┏━━

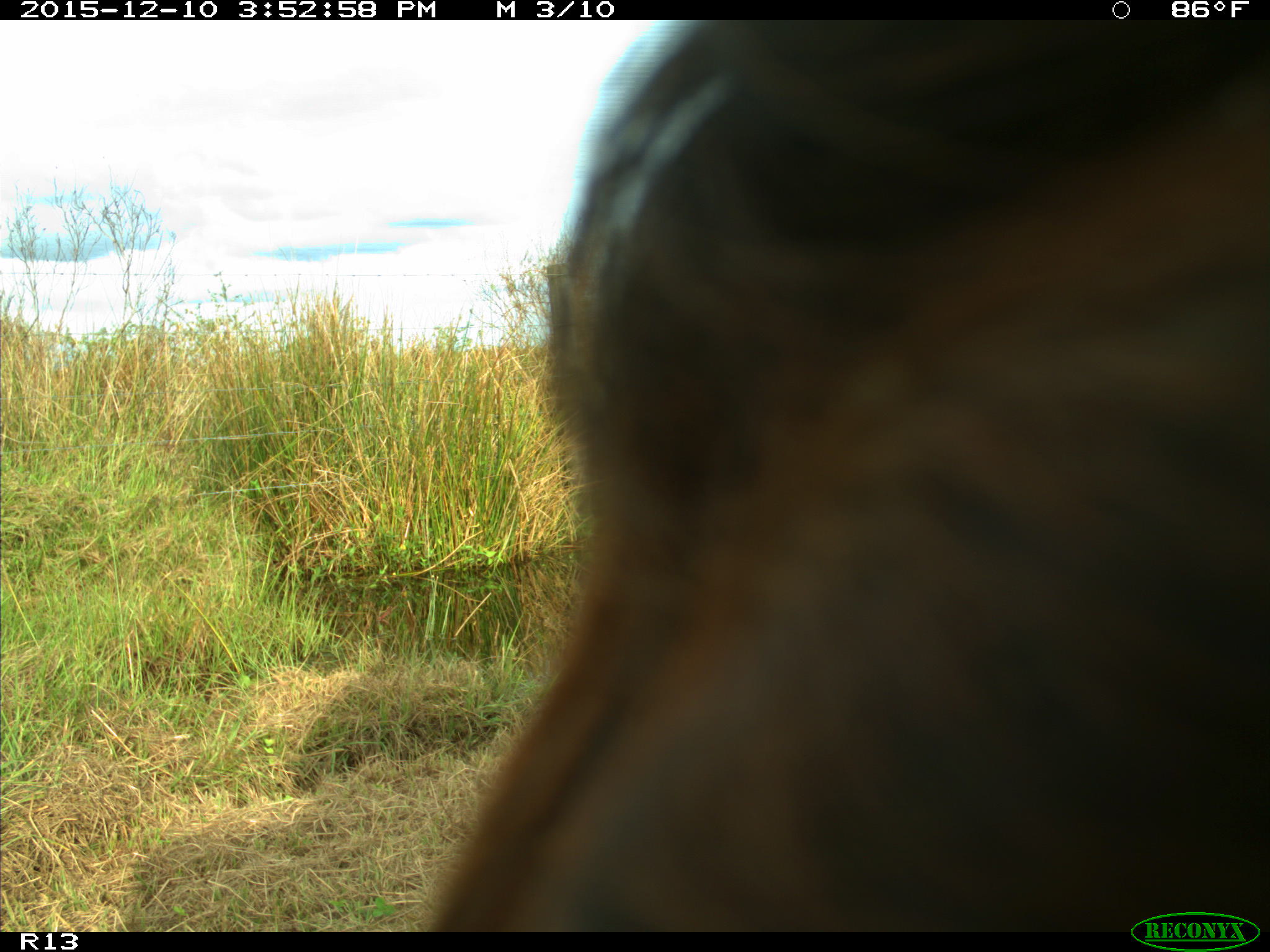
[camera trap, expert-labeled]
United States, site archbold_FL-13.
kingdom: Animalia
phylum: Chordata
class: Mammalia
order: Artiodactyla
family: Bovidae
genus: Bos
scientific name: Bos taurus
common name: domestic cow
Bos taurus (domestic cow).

┗━━

__Problem details__:
Please copy exactly, and only, the lines from the line containing "kingdom: Animalia" through the last line of the records, with both ends included.

__Answer to the problem__:
kingdom: Animalia
phylum: Chordata
class: Mammalia
order: Artiodactyla
family: Bovidae
genus: Bos
scientific name: Bos taurus
common name: domestic cow
Bos taurus (domestic cow).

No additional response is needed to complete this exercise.